With the Mirare Label, he has recorded the Rachmaninoff Préludes (May 2005) as well as that composer's complete Piano Concertos with the Ural Philharmonic Orchestra conducted by Dmitri Liss (August 2005). His album Tchaikovsky Piano Concerto No. 1 and Khachaturian Piano Concerto (Ural Philharmonic Orchestra/Dmitry Liss) was released in April 2006 in the UK.

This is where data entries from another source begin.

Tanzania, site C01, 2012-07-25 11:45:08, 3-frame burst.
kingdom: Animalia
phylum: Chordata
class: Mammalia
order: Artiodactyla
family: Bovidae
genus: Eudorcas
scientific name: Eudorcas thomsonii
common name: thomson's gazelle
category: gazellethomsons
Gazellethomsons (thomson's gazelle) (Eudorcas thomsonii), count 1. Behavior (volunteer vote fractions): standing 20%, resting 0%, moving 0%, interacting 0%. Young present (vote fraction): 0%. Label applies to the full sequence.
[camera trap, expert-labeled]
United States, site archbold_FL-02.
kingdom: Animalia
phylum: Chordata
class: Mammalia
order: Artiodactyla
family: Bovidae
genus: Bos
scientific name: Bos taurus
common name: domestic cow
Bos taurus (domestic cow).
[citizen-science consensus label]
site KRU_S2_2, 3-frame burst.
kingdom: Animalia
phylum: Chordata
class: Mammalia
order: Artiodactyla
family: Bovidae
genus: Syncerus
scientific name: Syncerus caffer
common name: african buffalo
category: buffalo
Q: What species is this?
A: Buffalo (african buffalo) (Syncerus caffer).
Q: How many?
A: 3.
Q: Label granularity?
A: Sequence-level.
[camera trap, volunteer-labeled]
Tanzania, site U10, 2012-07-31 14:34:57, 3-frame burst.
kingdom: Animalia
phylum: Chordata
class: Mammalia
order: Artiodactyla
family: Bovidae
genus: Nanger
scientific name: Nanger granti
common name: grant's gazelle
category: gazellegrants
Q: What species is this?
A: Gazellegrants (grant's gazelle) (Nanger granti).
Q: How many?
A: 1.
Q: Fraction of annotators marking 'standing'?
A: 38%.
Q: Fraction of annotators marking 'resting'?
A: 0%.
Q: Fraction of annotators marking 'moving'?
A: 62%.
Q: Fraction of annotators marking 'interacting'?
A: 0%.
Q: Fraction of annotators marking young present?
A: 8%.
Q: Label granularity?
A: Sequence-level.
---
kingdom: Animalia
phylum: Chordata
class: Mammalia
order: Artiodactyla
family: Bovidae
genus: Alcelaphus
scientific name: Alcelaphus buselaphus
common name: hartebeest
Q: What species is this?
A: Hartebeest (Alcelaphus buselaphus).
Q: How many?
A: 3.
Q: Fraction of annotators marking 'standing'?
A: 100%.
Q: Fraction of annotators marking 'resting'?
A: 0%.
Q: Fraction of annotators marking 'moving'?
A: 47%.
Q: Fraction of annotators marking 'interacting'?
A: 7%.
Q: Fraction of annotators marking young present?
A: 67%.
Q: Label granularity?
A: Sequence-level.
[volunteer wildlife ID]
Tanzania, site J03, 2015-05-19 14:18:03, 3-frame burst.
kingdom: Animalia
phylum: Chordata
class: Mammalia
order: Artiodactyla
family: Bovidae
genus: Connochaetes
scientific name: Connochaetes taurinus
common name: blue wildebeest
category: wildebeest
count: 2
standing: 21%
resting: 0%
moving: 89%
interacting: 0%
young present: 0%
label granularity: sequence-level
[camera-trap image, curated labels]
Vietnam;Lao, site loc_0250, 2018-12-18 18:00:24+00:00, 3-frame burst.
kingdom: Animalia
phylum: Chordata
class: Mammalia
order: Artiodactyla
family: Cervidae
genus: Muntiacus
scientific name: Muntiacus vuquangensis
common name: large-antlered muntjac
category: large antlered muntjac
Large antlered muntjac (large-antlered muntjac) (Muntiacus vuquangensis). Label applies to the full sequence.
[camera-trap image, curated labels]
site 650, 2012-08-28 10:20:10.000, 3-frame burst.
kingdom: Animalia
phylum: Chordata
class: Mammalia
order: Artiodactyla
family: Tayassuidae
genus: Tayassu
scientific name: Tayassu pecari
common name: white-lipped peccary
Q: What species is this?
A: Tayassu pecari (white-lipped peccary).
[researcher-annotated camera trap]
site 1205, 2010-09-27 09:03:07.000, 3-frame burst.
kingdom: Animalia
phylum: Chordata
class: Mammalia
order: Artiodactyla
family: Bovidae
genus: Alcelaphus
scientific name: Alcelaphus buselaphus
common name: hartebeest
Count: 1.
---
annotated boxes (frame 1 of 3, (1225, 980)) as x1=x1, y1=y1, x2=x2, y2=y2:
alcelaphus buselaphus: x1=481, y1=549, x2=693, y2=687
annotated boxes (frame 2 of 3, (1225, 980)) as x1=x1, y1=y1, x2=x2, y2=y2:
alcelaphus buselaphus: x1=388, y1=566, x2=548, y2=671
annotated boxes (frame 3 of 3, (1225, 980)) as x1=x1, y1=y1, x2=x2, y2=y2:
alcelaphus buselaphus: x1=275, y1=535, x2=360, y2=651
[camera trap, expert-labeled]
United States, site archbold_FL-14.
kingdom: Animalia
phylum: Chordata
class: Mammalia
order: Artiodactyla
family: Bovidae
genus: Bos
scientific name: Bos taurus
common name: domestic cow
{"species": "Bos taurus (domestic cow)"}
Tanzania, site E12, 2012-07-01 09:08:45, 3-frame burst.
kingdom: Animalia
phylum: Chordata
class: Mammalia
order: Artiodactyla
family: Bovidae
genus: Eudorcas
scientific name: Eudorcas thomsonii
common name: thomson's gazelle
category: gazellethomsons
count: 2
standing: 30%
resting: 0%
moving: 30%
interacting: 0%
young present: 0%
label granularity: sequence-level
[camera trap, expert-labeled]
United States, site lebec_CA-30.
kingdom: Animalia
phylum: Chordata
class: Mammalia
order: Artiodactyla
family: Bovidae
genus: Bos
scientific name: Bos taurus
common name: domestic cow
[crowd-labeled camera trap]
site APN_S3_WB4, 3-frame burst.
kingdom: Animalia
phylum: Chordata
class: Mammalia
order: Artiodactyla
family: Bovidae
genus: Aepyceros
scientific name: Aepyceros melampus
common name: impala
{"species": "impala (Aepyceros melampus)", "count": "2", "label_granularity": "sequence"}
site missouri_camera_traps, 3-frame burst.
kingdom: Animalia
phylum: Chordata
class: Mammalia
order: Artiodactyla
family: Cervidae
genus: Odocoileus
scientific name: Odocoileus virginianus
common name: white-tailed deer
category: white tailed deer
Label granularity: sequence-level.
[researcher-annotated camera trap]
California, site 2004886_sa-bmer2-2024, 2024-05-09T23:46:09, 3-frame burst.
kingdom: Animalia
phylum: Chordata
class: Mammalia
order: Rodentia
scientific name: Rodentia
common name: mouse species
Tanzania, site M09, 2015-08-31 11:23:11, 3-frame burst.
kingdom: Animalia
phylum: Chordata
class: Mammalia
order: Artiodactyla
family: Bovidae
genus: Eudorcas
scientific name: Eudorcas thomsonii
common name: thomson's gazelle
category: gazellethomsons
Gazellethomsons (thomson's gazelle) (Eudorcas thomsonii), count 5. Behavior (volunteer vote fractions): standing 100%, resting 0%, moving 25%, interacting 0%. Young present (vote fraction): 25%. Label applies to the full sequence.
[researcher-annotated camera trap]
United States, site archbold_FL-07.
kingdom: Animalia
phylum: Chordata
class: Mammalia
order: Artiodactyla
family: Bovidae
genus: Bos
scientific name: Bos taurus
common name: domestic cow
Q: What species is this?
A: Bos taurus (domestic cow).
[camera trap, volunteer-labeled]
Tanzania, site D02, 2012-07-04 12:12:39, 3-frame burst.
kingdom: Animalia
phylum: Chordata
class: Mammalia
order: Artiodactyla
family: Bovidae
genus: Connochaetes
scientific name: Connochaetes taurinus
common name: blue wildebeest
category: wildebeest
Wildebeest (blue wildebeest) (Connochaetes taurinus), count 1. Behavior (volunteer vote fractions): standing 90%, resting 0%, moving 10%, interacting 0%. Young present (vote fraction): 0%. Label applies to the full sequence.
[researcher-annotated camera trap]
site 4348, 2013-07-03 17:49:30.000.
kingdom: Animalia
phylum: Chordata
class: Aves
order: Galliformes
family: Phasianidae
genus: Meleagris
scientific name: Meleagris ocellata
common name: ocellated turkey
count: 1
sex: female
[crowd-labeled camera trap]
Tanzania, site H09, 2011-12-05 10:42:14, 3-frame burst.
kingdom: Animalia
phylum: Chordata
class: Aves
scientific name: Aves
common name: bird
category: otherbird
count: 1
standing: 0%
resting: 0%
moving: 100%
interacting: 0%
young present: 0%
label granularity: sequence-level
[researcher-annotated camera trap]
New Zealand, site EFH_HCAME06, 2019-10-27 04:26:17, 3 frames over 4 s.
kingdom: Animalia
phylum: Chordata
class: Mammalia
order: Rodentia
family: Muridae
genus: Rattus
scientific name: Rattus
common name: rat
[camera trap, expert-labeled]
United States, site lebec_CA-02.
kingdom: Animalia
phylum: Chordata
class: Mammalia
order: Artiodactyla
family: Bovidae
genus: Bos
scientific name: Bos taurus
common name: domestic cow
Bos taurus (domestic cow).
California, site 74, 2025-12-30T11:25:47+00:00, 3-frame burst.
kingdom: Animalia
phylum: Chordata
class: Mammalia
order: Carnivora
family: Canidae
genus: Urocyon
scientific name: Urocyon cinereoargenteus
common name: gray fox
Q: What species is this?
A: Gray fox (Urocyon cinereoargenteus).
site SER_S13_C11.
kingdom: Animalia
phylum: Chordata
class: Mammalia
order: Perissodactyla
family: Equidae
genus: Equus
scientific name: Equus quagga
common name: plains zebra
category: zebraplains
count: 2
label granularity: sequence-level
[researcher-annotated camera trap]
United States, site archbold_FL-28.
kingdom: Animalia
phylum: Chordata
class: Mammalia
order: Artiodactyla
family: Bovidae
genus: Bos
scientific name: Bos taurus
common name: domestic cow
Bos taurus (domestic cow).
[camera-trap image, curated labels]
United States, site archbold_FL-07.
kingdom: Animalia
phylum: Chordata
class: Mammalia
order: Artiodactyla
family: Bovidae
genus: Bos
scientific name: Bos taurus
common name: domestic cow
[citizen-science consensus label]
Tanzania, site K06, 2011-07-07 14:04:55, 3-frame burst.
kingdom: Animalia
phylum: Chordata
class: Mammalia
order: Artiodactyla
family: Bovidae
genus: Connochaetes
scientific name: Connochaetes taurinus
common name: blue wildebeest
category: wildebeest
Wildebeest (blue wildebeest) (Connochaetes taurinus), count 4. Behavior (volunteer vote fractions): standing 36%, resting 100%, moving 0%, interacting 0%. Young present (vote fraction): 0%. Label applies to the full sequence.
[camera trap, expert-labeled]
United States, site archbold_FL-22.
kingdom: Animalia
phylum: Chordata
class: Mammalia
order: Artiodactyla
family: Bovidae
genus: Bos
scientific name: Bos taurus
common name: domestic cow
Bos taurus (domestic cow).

The most recent recordings are Medtner Tales & Poems with Yana Ivanilova (soprano), Vassily Savenko (baritone) (Mirare 2008), Medtner Two pieces for two pianos, Op. 58, with Hamish Milne (piano) in: Medtner Complete Piano Sonatas; Piano Works — Vol. 7 (Brilliant Classics 2008), Rachmaninoff Suite No. 1 for two pianos, Op. 5 & Suite No. 2 for two pianos, Op. 17, with Brigitte Engerer (piano) (Mirare 2008). In 2010 Berezovsky released a record of his Liszt recital (Mirare 2008). His recording of selected works by Brahms (Piano Concerto No. 2, Variations on a Theme of Paganini, and Hungarian Dances Nos. 1, 2 & 4) was released in January 2011 (Mirare). More recently, Berezovsky released a recording of the Piano Concerto no. 2 by Tchaikovsky and other selected works (also with Mirare).

==CDs==
- A trio consisting of Boris Berezovsky, Dmitri Makhtin, Alexander Kniazev recorded a DVD of Tchaikovsky pieces for piano, violin and cello and Rachmaninoff's Trio élégiaque “A la mémoire d’un grand artiste” presented on ARTE TV Channel and NHK in Japan. They received for this DVD the 4 stars Diapason d'Or.
- For Warner Classics International Boris Berezovsky recorded with the same trio the Shostakovich Trio No. 2 and Rachmaninoff Trio élégiaque No. 2 which were awarded Choc de la Musique in France, Gramophone in England, ECHO Klassik and Deutsche Schallplattenkritik in Germany.
- His solo live recording Chopin/Godowsky Etudes was released in January 2006 and won several awards such as the Diapason d'Or, RTL d'Or and BBC Music Magazine.
- His album of Paul Hindemith Ludus Tonalis and Suite 1922 (Warner Classics) was awarded ECHO Klassik as the best solo recording of "Music of the 20th — 21st Century".

==DVDs==
- Boris Berezovsky — "Les Pianos de la Nuit". Liszt Transcendental Etudes, S. 139. Director: Andy Sommer. Filming: 4 August 2002 (Naïve 2003)
- Boris Berezovsky / Dmitri Makhtin / Alexander Kniazev — "Les Pianos De La Nuit". Tschaikovsky Seasons (No. 6); Nocturne in D minor, Op. 19, No. 4; Trio in A minor "A la mémoire d’un grand artiste", Op. 50; Serenade melancholique. Director: Andy Sommer. Filming: 10 August 2004 (Naïve 2006)
- Boris Berezovsky — "Change of Plans": Interview & Performance. Beethoven 33 Variationen C-Dur on Theme Antonio Diabelli, Op. 120; Medtner Tales, Op. 14, 20, 26, 34, 35, 48, 51; Llywelyn Improvisation on "Change of Plans"; Godovsky Altes Wien; Lyadov Preludes d-moll, Op. 40, No. 3 and G-Dur, Op. 46, No. 3, Bagatel As-Dur, Op. 53, No. 3. In: "Legato — The World Of Piano", Vol. 1. Director: Jan Schmidt-Garre. Filming: 14 July 2006 (Naxos 2007)

==Awards==
Berezovsky won the gold medal at the 1990 International Tchaikovsky Competition in Moscow.